## [EXERCISE]
When the line containing "scientific name: Odocoileus virginianus" is reached, begin reproducing lines exactly and continue through the last line of the records below.

## [DATA SECTION]
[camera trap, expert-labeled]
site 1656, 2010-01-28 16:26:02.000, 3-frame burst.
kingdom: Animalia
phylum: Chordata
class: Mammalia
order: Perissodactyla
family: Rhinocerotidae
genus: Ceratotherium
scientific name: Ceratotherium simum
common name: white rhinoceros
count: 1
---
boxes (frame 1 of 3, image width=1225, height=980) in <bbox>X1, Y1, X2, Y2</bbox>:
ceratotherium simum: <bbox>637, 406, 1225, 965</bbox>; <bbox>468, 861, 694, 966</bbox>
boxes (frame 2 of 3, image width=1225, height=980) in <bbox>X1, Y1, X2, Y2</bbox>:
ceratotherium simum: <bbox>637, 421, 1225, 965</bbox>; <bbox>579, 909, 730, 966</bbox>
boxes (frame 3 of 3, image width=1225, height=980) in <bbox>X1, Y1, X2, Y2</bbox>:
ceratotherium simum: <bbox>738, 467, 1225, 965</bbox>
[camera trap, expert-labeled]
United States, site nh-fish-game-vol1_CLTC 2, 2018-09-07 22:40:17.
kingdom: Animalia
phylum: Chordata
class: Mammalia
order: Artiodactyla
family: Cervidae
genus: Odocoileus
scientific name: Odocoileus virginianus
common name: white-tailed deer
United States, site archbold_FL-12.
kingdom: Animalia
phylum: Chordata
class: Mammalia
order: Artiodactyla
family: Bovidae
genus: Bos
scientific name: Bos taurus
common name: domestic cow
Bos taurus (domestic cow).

## [COMPLETED TASK]
scientific name: Odocoileus virginianus
common name: white-tailed deer
United States, site archbold_FL-12.
kingdom: Animalia
phylum: Chordata
class: Mammalia
order: Artiodactyla
family: Bovidae
genus: Bos
scientific name: Bos taurus
common name: domestic cow
Bos taurus (domestic cow).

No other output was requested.